- Written: 1967
- Text: by Georg Thurmair
- Language: German
- Based on: Psalm 98
- Melody: from Genevan Psalter
- Composed: 1543
- Published: 1975

= Nun singt ein neues Lied dem Herren =

Christian hymn with German text

"Nun singt ein neues Lied dem Herren" (Now sing a new song to the Lord) is a Christian hymn with German text by Georg Thurmair. He based it on Psalm 98 and wrote it in 1967 to match a traditional 16th-century melody. The song is part of German hymnals, including Gotteslob, and songbooks.

== History ==
The Reformation introduced the German language in the church liturgy, and specifically metered hymns paraphrasing the psalms, called Psalmlieder (psalm songs). The reformer Martin Luther wrote several hymns including Psalmlieder such as "Ein feste Burg" after Psalm 42 and "Aus der Tiefen" after Psalm 130. In the 20th century, the Catholic theologian and hymnodist Georg Thurmair worked in this tradition. He wrote "Nun singt ein neues Lied dem Herren" in 1967, based on Psalm 98, to a melody from the Genevan Psalter attributed to Guillaume Franc (1543) and Loys Bourgeois (1551). Thurmair revised the text in 1972.

The song was included in the German Catholic hymnal Gotteslob of 1975 as GL 262. It was retained in the 2013 edition as GL 551, in the section "Leben in der Kirche - Die himmlische Stadt" (Life in the Church – The Heavenly City). The song is included in several songbooks.

== Text ==
Thurmair's song is in three stanzas of eight lines each, following the psalm closely. Each stanza can be understood without the context of the others.
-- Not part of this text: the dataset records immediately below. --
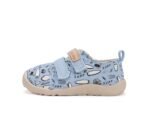 Barefoot canvas kambariniai batai 26-31 d. C086-61877M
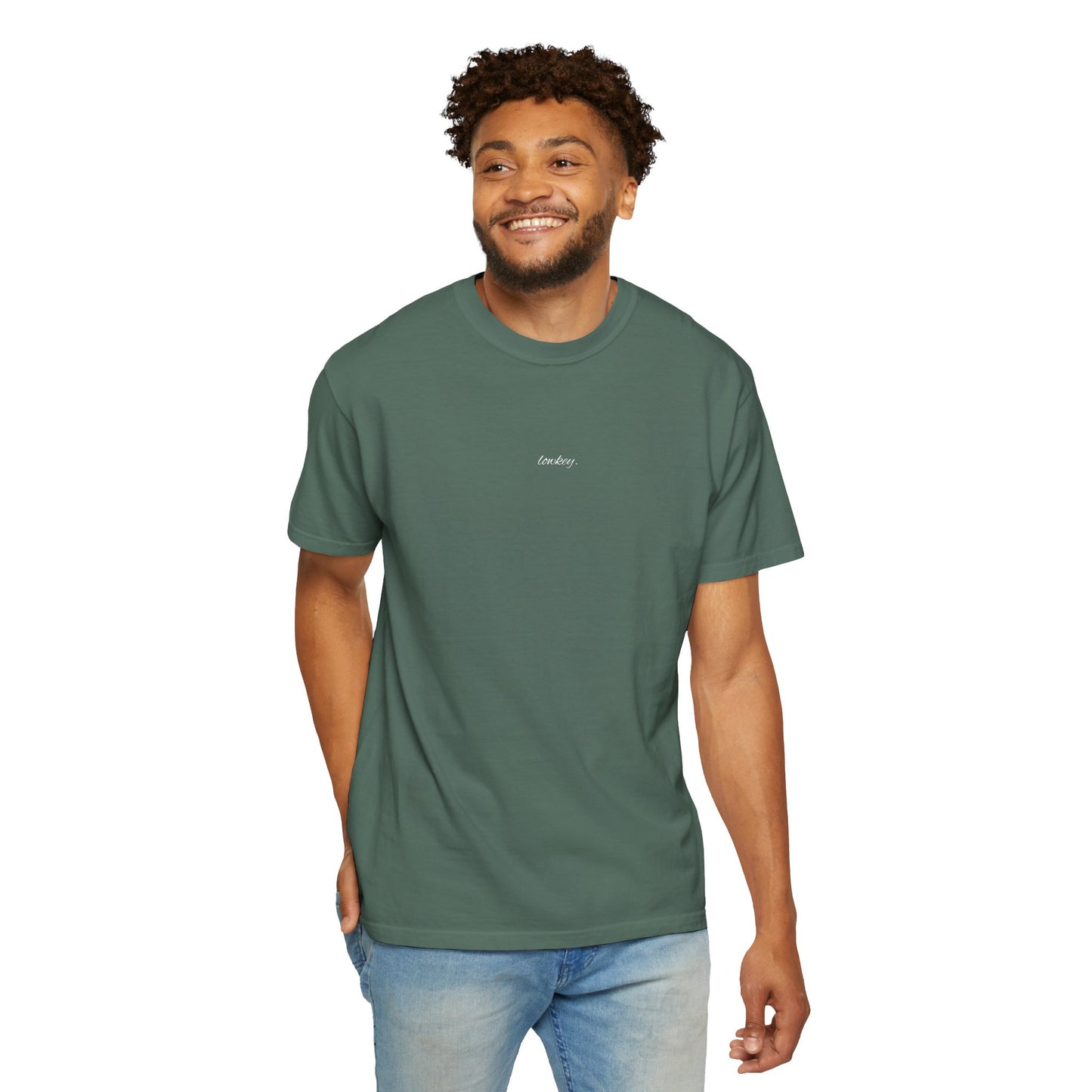 Lowkey Recovery Tee – Soft Touch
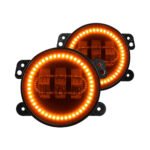 Projector LED Fog Lights 1451 - Image 6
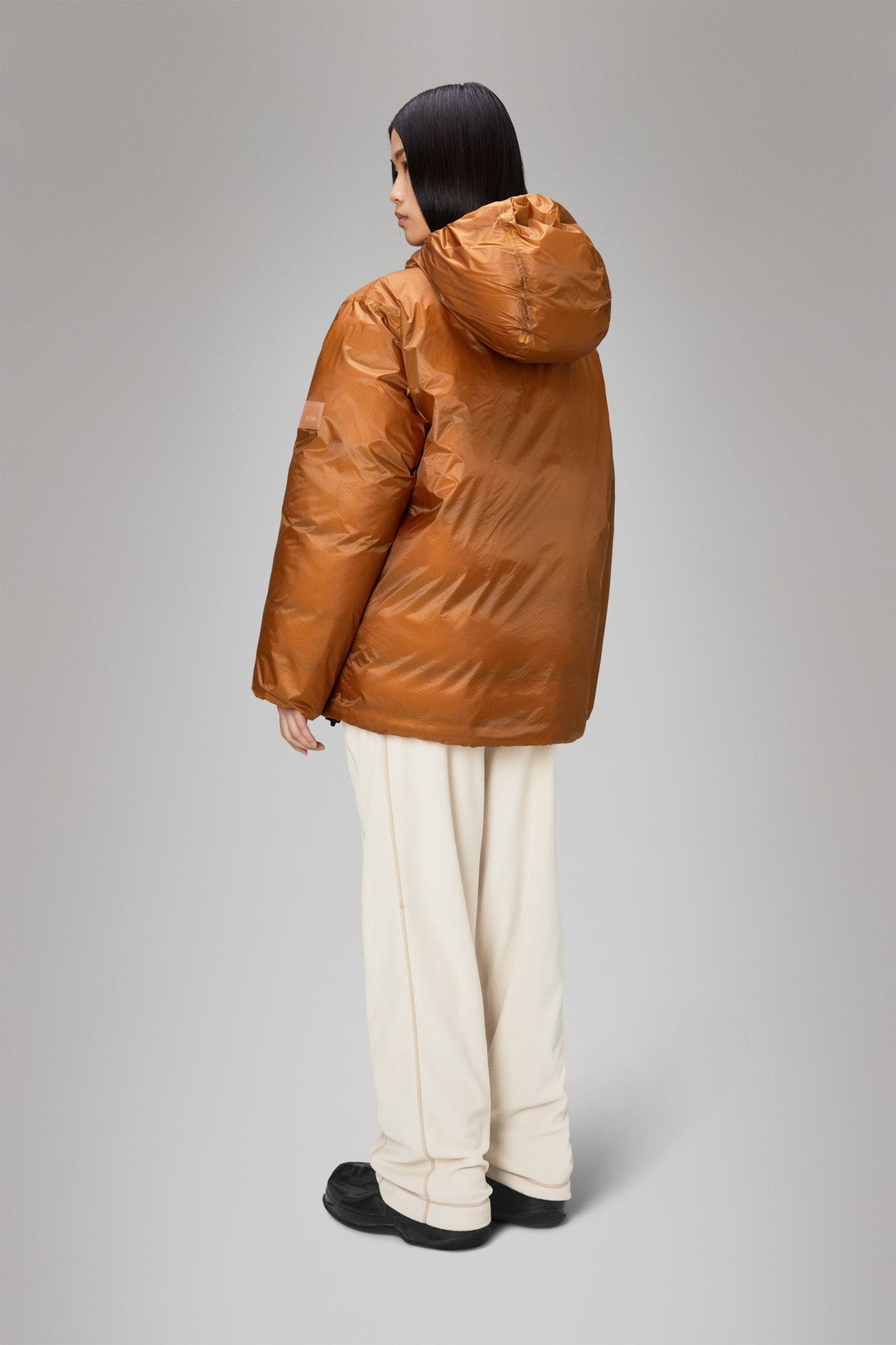 RAINS KEVO Puffer Jacket W4T3 - Boutique Bubbles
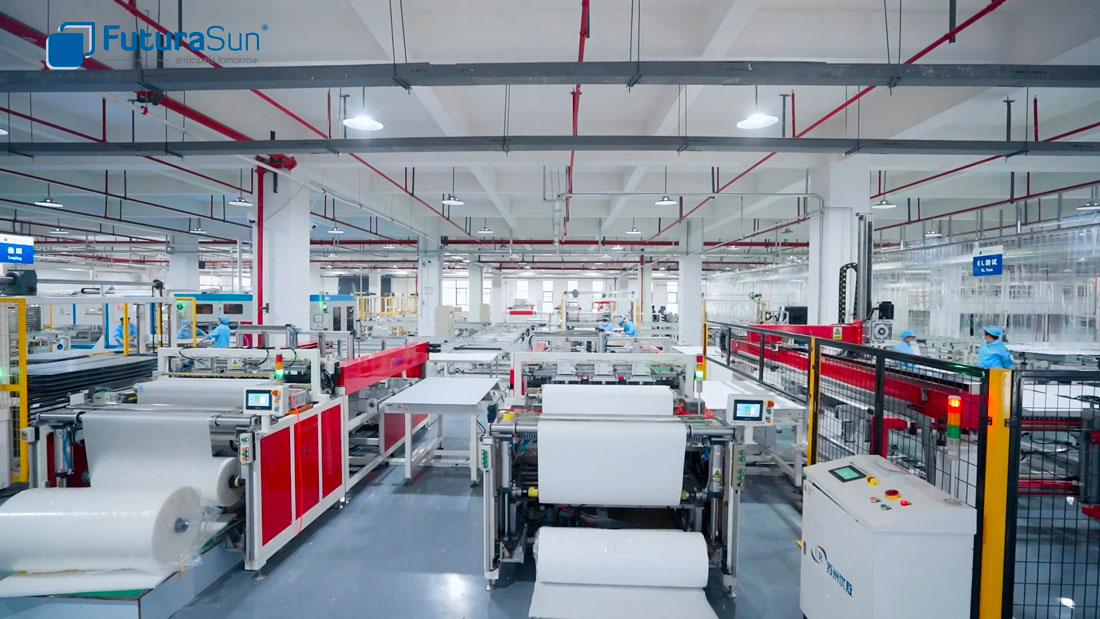 泰州工廠-內(nèi)部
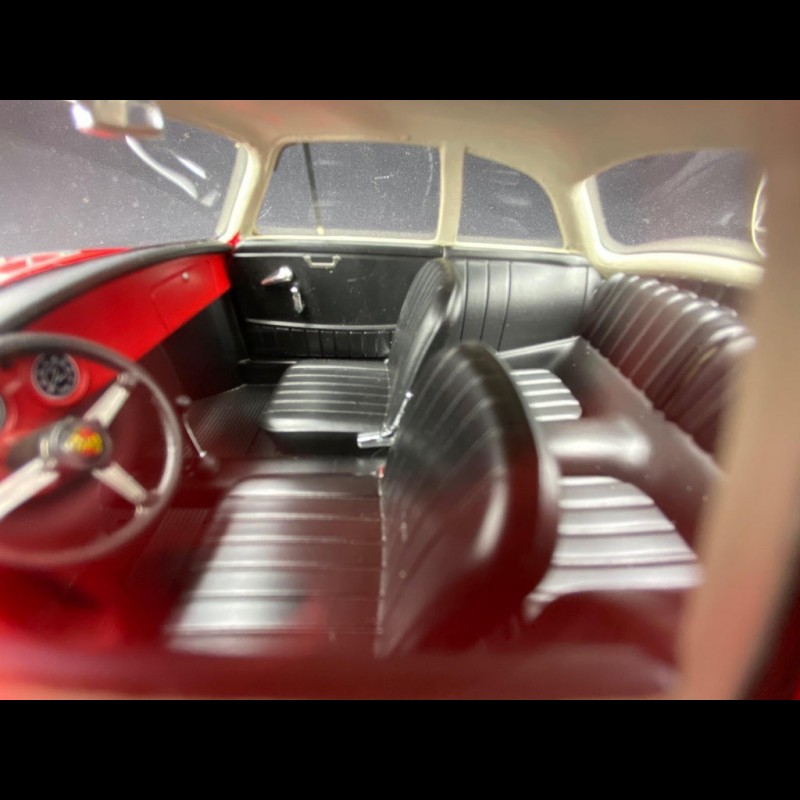Porsche 356 Karmann Hardtop 1961 - Tecnomodel 1/18 Résine - NEUVE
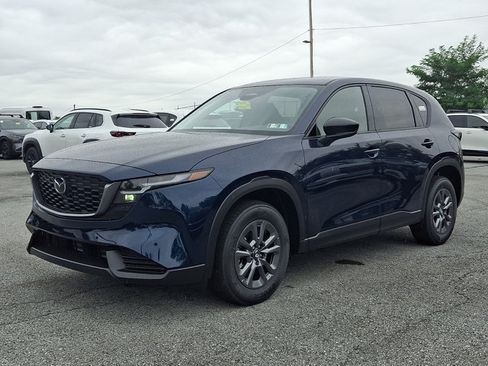 New 2026 MAZDA CX-5 Select AWD/4WD image 3
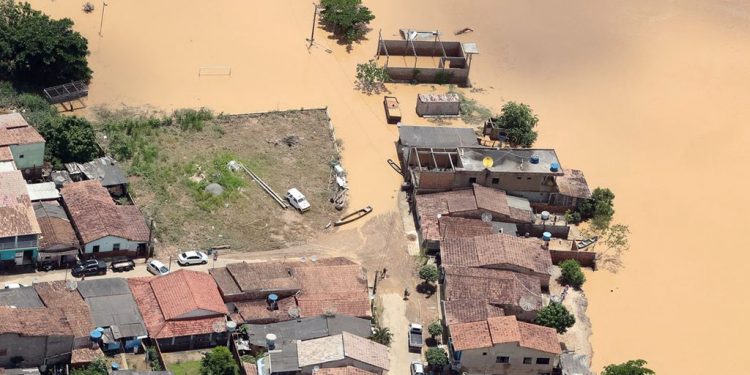 Operação conjunta une esforços para atender população atingida por chuvas na Bahia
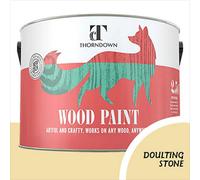 Thorndown Doulting Stone Wood Paint 2.5 l, Cream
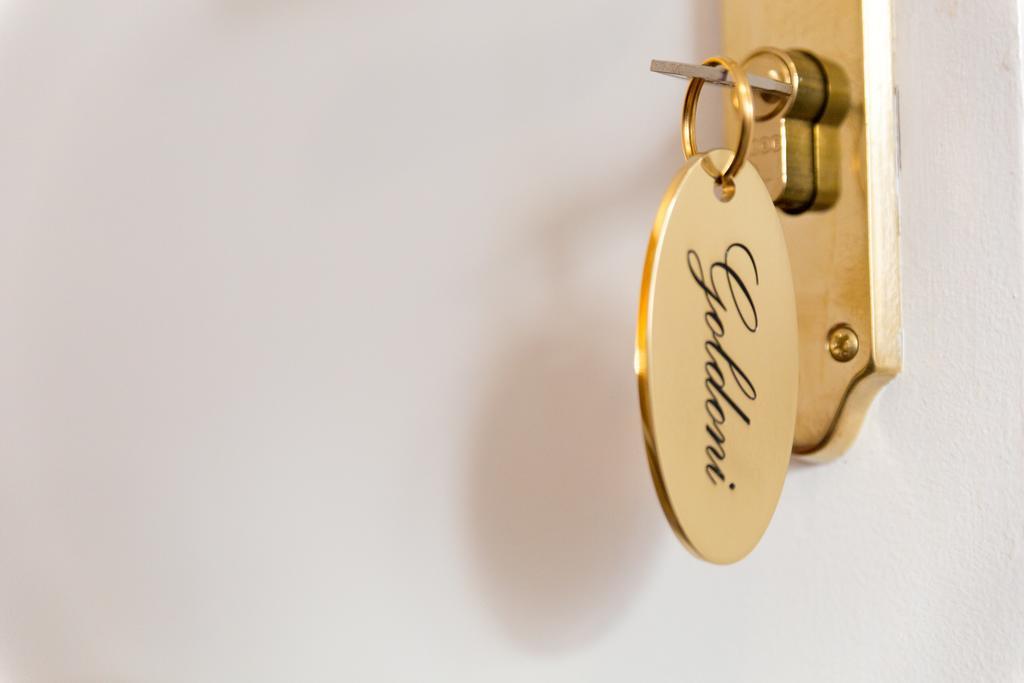 Friendly Venice Suites Eksteriør bilde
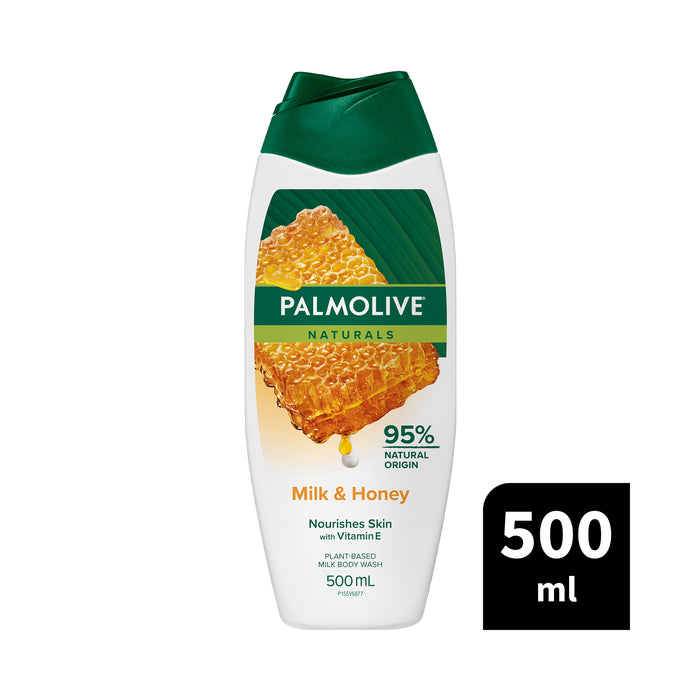 Palmolive Shower Gel Milk & Honey 500ml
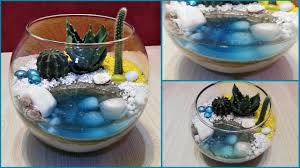 Apr 07, 2020 · misting is best. Diy Cactus Terrarium With Resin Water Youtube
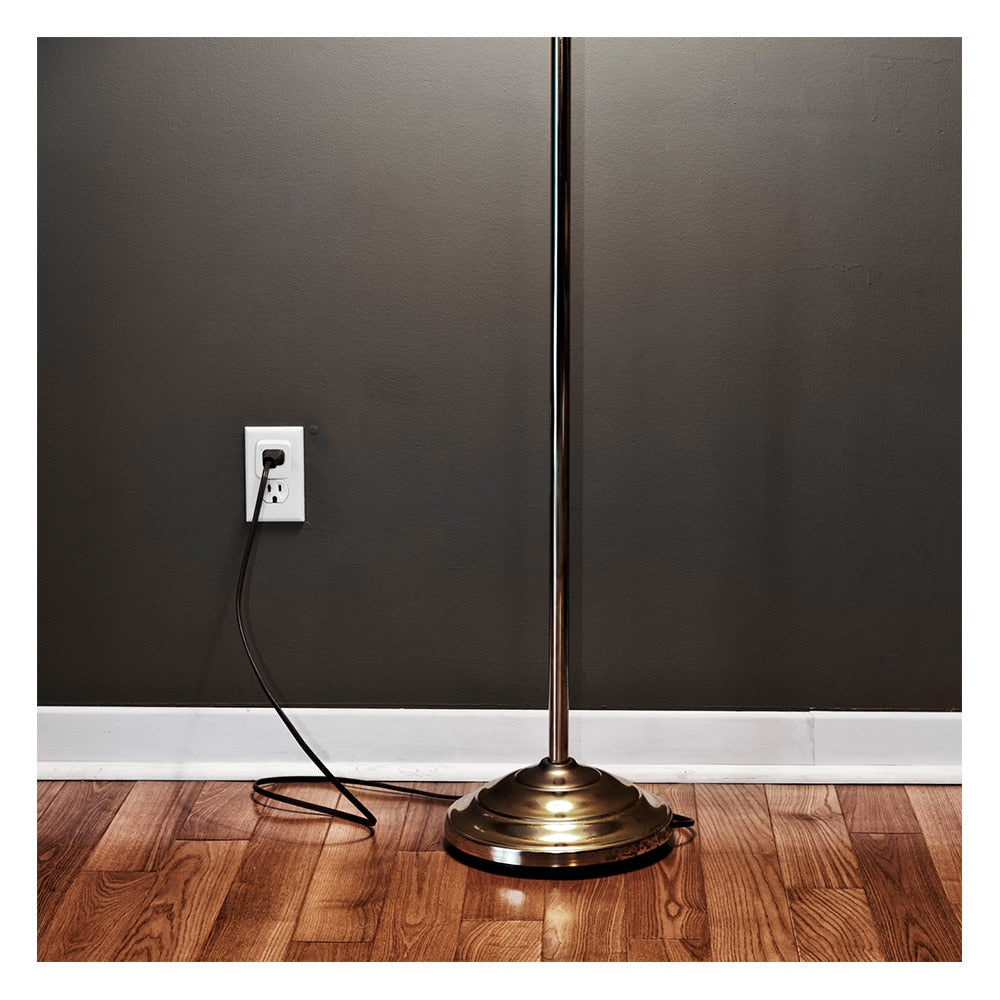 SATCO Starfish Wi-Fi 10A Mini Square On-Off Outlet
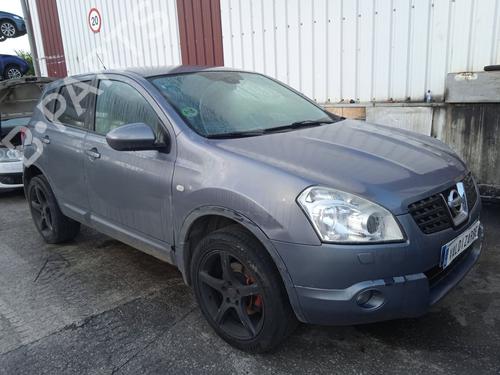 Left headlight NISSAN QASHQAI I (J10, NJ10) 2.0 dCi | BP28113597C28 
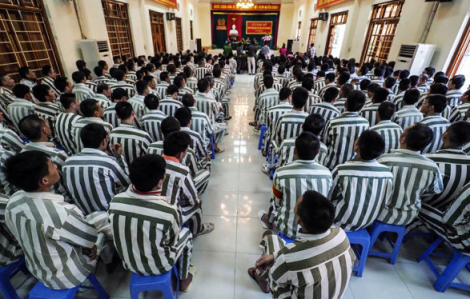 TPHCM giảm án, tha tù trước thời hạn cho gần 200 phạm nhân dịp tết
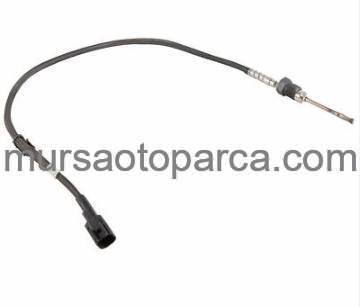 Transit V-363 Egzoz Sıcaklık Sensörü 14- Bk31 12B591 Cb 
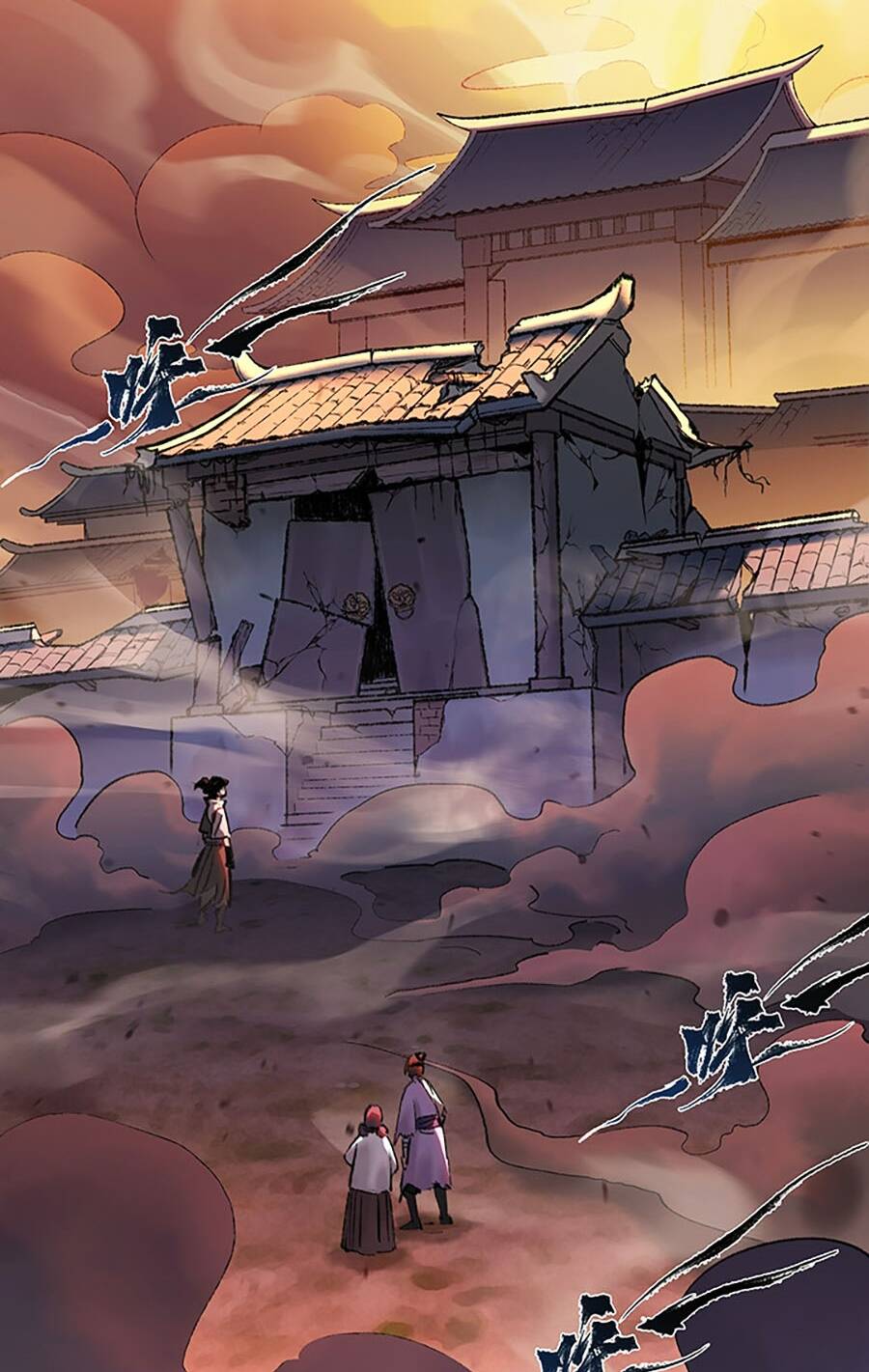 Nhất Niệm Tiêu Dao Chap 23 - Next Chap 24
== Melody and musical setting ==
In the Genevan Psalter, the melody attributed to Guillaume Franc (1543) and Loys Bourgeois (1551) was associated with Psalm 98. Johann Paul Zehetbauer composed a four-part setting for his collection Lieder und Chorsätze zum Kirchenjahr (Songs and choral settings for the liturgical year), published by Christophorus-Verlag in Freiburg. Max Eham composed a four-part setting with optional organ, published by Carus-Verlag.